Der Reaktor und das Reaktorgebäude von Block 1 sind beschädigt. In Block 3 ist der Reaktor ebenfalls infolge Überhitzung beschädigt. Berichten zufolge kann nicht ausgeschlossen werden, dass es wie in Block 1 zu einer Wasserstoffexplosion im Reaktorgebäude kommen wird. In Block 2 wird der Reaktor mittels einer mobilen Einrichtung gekühlt. Der Sicherheitsbehälter (Containment), der den Reaktordruckbehälter umschliesst, ist gemäss japanischen Angaben bei allen drei Blöcken intakt geblieben. In Block 1 und 3 wird boriertes Meerwasser in den Reaktordruckbehälter oder ins Containment eingespeist, um Wärme abzuführen. In diesen beiden Blöcken wurde das Containment druckentlastet, d.h. Überdruck wurde kontrolliert und gefiltert ins Freie abgelassen.

Im Moment ist nicht gesichert, wie die Reaktoren 1 und 3 von Fukushima-Daiichi gekühlt werden. Es gibt aber Hinweise, dass Meerwasser mittels mobiler Pumpen in die Reaktordruckbehälter eingespeist wird, um die Brennelemente zu kühlen.

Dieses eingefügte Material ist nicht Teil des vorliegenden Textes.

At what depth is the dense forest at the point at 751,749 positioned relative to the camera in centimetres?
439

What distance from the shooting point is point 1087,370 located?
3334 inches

Eine weniger gute Variante wäre die Flutung des Containments. Hier würden nicht die Brennelemente selbst, sondern der Reaktordruckbehälter, der die Brennelemente umschliesst, von aussen gekühlt. Unter der Voraussetzung, dass das Wasser um den Reaktordruckbehälter zirkulieren kann, könnte auch diese indirekte Kühlung ausreichen, um weitere Schäden zu verhindern.

Onagawa

In der Nacht zum Sonntag ist ein leichter Anstieg der Ortsdosisleistung am Standort des rund 240 km nördlich von Fukushima gelegenen Kernkraftwerks Onagawa gemessenen worden. Das ENSI interpretiert dies nach eigenen Berechnungen als Durchzug der radioaktiven Wolke nach der Druckentlastung im Block 1 des Kernkraftwerks Fukushima-Daiichi-1, der am späten Samstagnachmittag erfolgte. Diese Einschätzung ist im Einklang mit Aussagen der japanischen Nuklearaufsicht.

Abschätzungen des ENSI

Gemäss konservativen Ausbreitungsrechnungen des ENSI bestünde selbst im schlimmsten anzunehmenden Fall für die Freisetzung von grossen Mengen an Radioaktivität keine Gefahr für die Bevölkerung der Schweiz.

Konkrete Rückschlüsse auf den Betrieb der schweizerischen Kernkraftwerke lassen sich aus dem Unfall im Moment nicht ziehen. Das ENSI wird jedoch die Situation in Japan im Detail analysieren und Lehren daraus ziehen. Bereits mit der 2007 publizierten, weltweit anerkannten „Pegasos“-Studie wurde die Erdbebengefährdung in der Schweiz nach dem fortschrittlichsten Stand der Wissenschaft neu bestimmt. Das ENSI hat daraufhin verschärfte Erdbebengefährdungsannahmen festgelegt, denen die Kernkraftwerke standhalten müssen. Verschiedene Ertüchtigungen in den Bereichen Bautechnik und Notstromversorgung wurden seither umgesetzt. Da alle schweizerischen Kernkraftwerke über autarke, gebunkerte Notstandssysteme verfügen, weisen sie weltweit gesehen einen sehr hohen Schutzgrad gegen externe Ereignisse wie Erdbeben auf.

In der Schweiz sind schwere Erdbeben sehr viel seltener als in Japan. Ein Erdbeben der Magnitude 9, wie es am Freitag Japan traf, kann für die Schweiz praktisch ausgeschlossen werden. Das bekannteste Erdbeben in der Schweizer Geschichte trat 1356 in Basel auf und war rund hundertmal schwächer.